Wednesday, January 10, 2007

Torres del Paine -- The Torres and the Meadows of the East Side

This section covers our side trip to see las Torres (for which the park is named), as well as our trek through the east side of the park (days 1 - 3 of our hike).

We approach the park under blessed conditions--here you see Las Torres (the towers) in the center, guarded by many other peaks, looking out over the dry, east side as we arrive by bus. We also saw flamingos in this lake! Our first day was to a camp just below Las Torres, where we spent New Year´s Eve. On New Year´s Day we awoke to mist and drizzle--not too surprising in this land of changeable weather. We hiked up to the lookout point and were happy just to see the Torres out, even in the mist. As it turned out, this was one of only two nights of rain (and the second was sleet...just below Jon Garner Pass...so I´m not sure it counts, but that is getting to the west side and is Michael´s tale to tell.)
Our second day was spent traversing the side slopes of the Patagonian steppe. Here the Rio Paine comes into view...and in the valley the start of the many fields of daisies, meadows, and fine views of the milky, glacial fed river.

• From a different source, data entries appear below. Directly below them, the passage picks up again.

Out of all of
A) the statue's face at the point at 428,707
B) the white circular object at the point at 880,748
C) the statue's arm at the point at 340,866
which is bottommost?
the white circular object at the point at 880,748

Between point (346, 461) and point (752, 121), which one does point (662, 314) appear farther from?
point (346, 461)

A close-up encounter with another Patagonia local--a very curious and friendly horse. We were an hour from camp at 8:30 at night, and we so wanted to throw our packs onto the horses and let someone else bear our heavy loads. Instead we trudged onward, but our spirts were lifted by our meeting.

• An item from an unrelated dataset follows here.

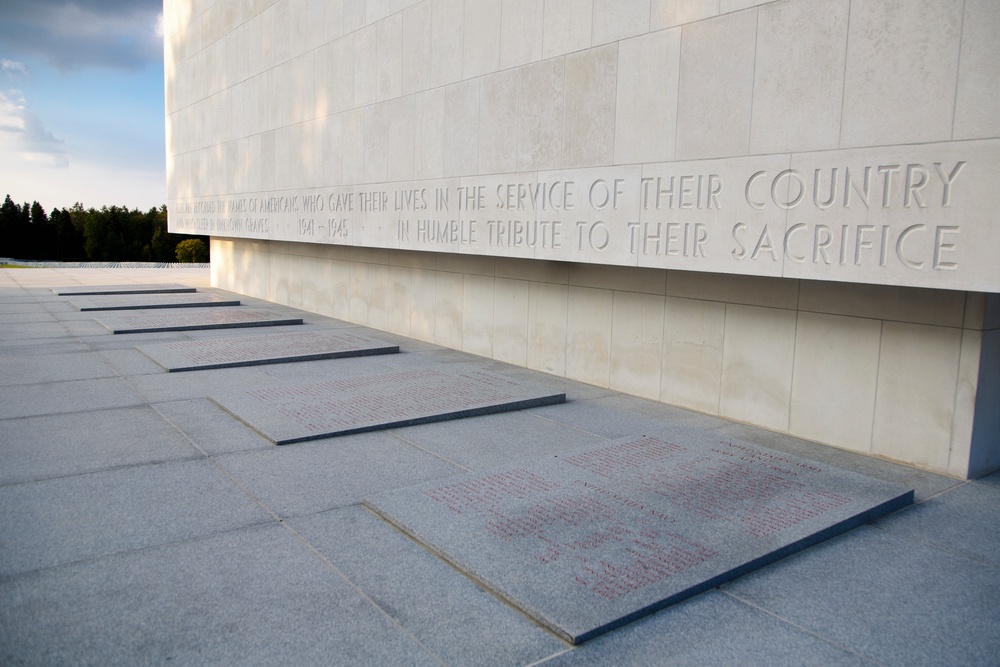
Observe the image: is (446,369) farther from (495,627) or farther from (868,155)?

Typical east side vegetation--puffy looking clumps of light green bushes. Don´t be fooled--the plants of the dry east side are frequently spiny, and must be very tough to put up with the dry and very windy conditions. The little speck in the background is Michael cresting this little pass. On the other side awaited awesome views of Lago Paine and many peaks, but we were also assaulted by massive wind gusts here, as if Patagnoia was saying,¨"You want to see these views! You are going to work for it!!" If you have ever had the snot and spit blown from your nose and mouth, if you have walked on the side of a slope leaning downhill and not fallen over because the wind held you up, if you have almost suffocated on your own breathe until you learned to hold your hand over your mouth so that you could breathe out...then you will understand what the wind of Patagonia is like. And don´t forget about the spiney plants--you´d better make sure you are not near a cluster of that when the wind knocks you off your feet...

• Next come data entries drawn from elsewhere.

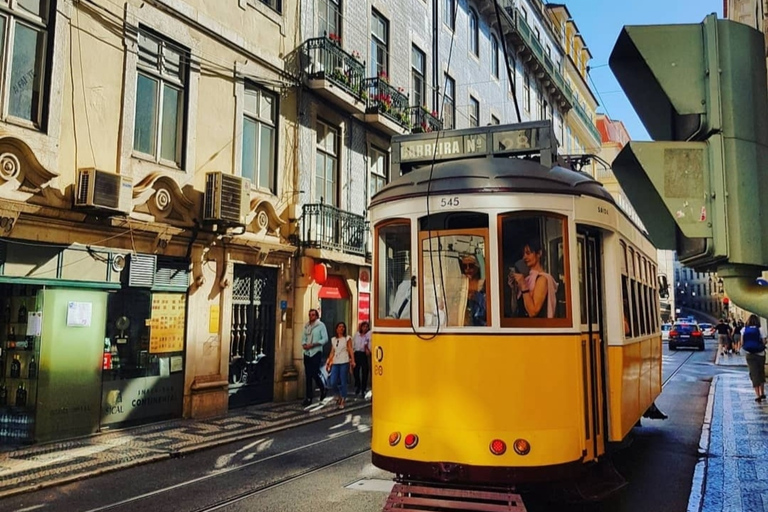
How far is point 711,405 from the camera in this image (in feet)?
44.5

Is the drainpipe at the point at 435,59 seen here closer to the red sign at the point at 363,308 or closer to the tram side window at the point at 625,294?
the red sign at the point at 363,308

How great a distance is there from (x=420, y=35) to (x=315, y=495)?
1833 cm

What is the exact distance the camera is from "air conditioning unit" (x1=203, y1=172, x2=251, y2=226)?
38.5 ft

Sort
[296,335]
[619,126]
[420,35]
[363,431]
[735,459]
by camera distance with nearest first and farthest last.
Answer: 1. [735,459]
2. [363,431]
3. [296,335]
4. [420,35]
5. [619,126]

Our third night´s camp lies in the valley below... a welcome sight after another long day. This camp sits on Lago Dickenson, with the Hielo Sur (southern continental ice field) beginning just in the valley to the right. The next day we would turn left up the Valle de los Perros (Valley of the Dogs, so named because a sheep herder´s dogs once drowned in its turbulent waters) and leave the meadows and dry east side vegetation behind.